SURABAYA-Dalam sidang perkara jual-beli darah konvalesen, Jaksa Penuntut Umum (JPU) hadirkan tiga orang saksi untuk membeberkan kronologi terjadinya perkara yang menjerat Yogi Agung Prima Wardana dan dua rekannya. Atas perbuatannya, ketiga oknum pegawai PMI itu didakwa Pasal 195 Undang-undang RI Nomor 36 Tahun 2009 tentang Kesehatan Jo Pasal 55 ayat (1) ke-1 KUHP.
Saksi itu adalah, Rina Indah (pembeli), Susanto Hari Asmoro (pendonor) dan Rico Angga (pendonor).
Ketiga orang saksi tersebut, memberikan keterangannya secara bergiliran di hadapan majelis Hakim yang di ketuai Martin Ginting, SH, MH dengan Jaksa Penuntut Umum (JPU) Rakhmad Hari Basuki dan Bunari.
Kasus ini oleh terdakwa bersama kedua orang koleganya Bernadya Anisah Krismaningtyas dan Mohammad Yunus Efendi (keduanya dalam berkas terpisah) didampingi penasihat hukumnya, Ucok Jimmy Lamhot Panjaitan.
Dalam kesaksia Rina Indah, mengaku tak mengenal terdakwa Yogi. Saat itu, Rina membutuhkan donor plasma konvalesen untuk kakaknya yang sedang kritis di RS Paru Surabaya. Rina lalu diberi tahu oleh seseorang untuk menghubungi Ana Mardiana yang tak lain adalah istri Yogi.
Atas pemberitahuan itu, saya menghubungi Ana Mardiana. yang nomornya dikasih tahu teman Bu Ana. Saya hubungi lewat chatting kalau saya butuh donor darah, ujar Rina didepan Majelis Hakim, Senin (15/11/21).

#### TUGAS 1:
Dalam berita sidang darah konvalesen di atas, siapa yang memimpin majelis hakim?
#### TUGAS 2:
Tulis ulang berita sidang darah konvalesen di atas dari "SURABAYA-Dalam sidang perkara" sampai "Basuki dan Bunari.", dan ganti kata "pendonor" dengan "penyumbang darah".
#### TUGAS 3:
Lanjutkan berita sidang darah konvalesen di atas mulai setelah kalimat terakhirnya.

#### INFORMASI YANG DIAMBIL:
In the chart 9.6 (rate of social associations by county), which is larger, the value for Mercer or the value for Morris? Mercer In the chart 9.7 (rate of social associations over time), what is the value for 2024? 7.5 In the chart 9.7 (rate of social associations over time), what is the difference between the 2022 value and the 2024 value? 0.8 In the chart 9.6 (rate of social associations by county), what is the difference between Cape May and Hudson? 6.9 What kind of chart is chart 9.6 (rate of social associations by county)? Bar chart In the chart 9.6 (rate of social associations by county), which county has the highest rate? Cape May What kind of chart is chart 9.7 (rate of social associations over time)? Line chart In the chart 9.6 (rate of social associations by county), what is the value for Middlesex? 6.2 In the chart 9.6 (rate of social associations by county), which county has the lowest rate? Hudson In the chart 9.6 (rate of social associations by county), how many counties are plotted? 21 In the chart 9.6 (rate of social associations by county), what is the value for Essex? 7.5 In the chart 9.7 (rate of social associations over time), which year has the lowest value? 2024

==

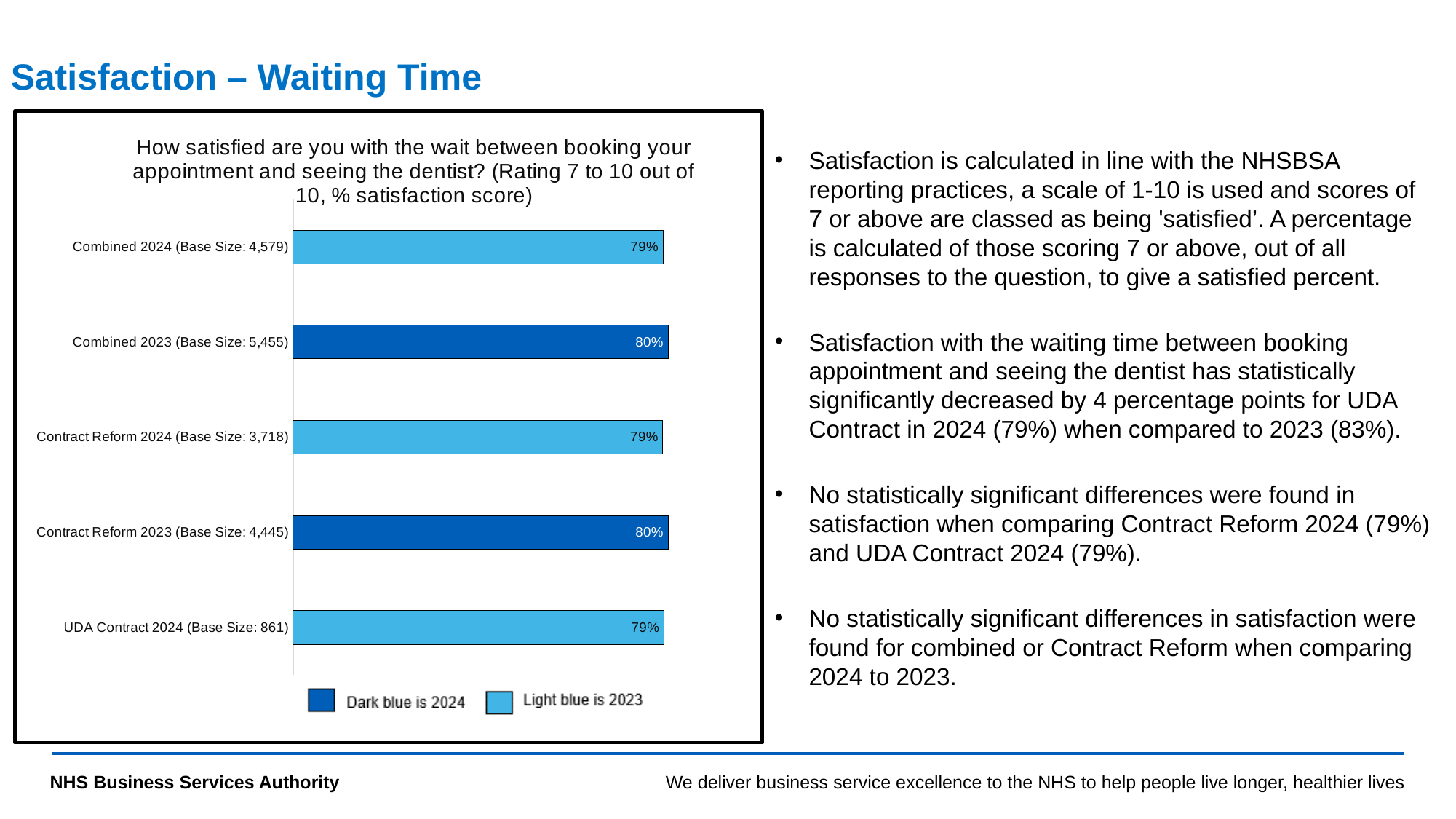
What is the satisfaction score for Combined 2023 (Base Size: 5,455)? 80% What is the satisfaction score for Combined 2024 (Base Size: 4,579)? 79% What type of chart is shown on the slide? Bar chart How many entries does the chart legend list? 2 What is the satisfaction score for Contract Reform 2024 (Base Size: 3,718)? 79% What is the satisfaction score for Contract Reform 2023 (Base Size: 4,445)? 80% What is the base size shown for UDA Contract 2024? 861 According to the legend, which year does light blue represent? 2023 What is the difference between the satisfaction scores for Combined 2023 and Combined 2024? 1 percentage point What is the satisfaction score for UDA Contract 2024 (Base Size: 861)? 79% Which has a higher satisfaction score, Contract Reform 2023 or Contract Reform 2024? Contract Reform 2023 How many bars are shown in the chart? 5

#### JAWABAN 1:
Martin Ginting, SH, MH.

#### JAWABAN 2:
SURABAYA-Dalam sidang perkara jual-beli darah konvalesen, Jaksa Penuntut Umum (JPU) hadirkan tiga orang saksi untuk membeberkan kronologi terjadinya perkara yang menjerat Yogi Agung Prima Wardana dan dua rekannya. Atas perbuatannya, ketiga oknum pegawai PMI itu didakwa Pasal 195 Undang-undang RI Nomor 36 Tahun 2009 tentang Kesehatan Jo Pasal 55 ayat (1) ke-1 KUHP.
Saksi itu adalah, Rina Indah (pembeli), Susanto Hari Asmoro (penyumbang darah) dan Rico Angga (penyumbang darah).
Ketiga orang saksi tersebut, memberikan keterangannya secara bergiliran di hadapan majelis Hakim yang di ketuai Martin Ginting, SH, MH dengan Jaksa Penuntut Umum (JPU) Rakhmad Hari Basuki dan Bunari.

#### JAWABAN 3:
Akhirnya kami mendapat plasma konvalesen untuk golongan O itu usai menghubungi Ana. Tetapi saat itu saya dimintai uang sebesar Rp 5,5 juga jika ingin cepat. “Lalu saya bayar, katanya Rp 3 juta untuk pendonor dan Rp 2 juta untuk PMI,” urai Rina.
Rina lalu membayar uang itu ke rekening atas nama M. Fauzi. Setelah ditransfer, lalu Rina diminta untuk mengambil darahnya melalui rumah sakit. Kesaksian Rina itu rupanya membuat terkejut Susanto Hari Asmoro, pendonor darah PMI.
Dalam kesaksiannya, Susanto mengaku tak pernah mendapat uang sebagai pendonor. Di samping itu, saat mendonor di PMI, dia bertemu dengan terdakwa Yunus. Bahkan Yunus mendampingi dan ikut mengarahkan Susanto di PMI.
“Biasanya kan ngisi formulir sendiri, ini saya tiba-tiba dikasih formulir warna putih dan pink rangkap. Saya tinggal tandatangan saja karena formulir sudah diisi Yunus,” jelasnya.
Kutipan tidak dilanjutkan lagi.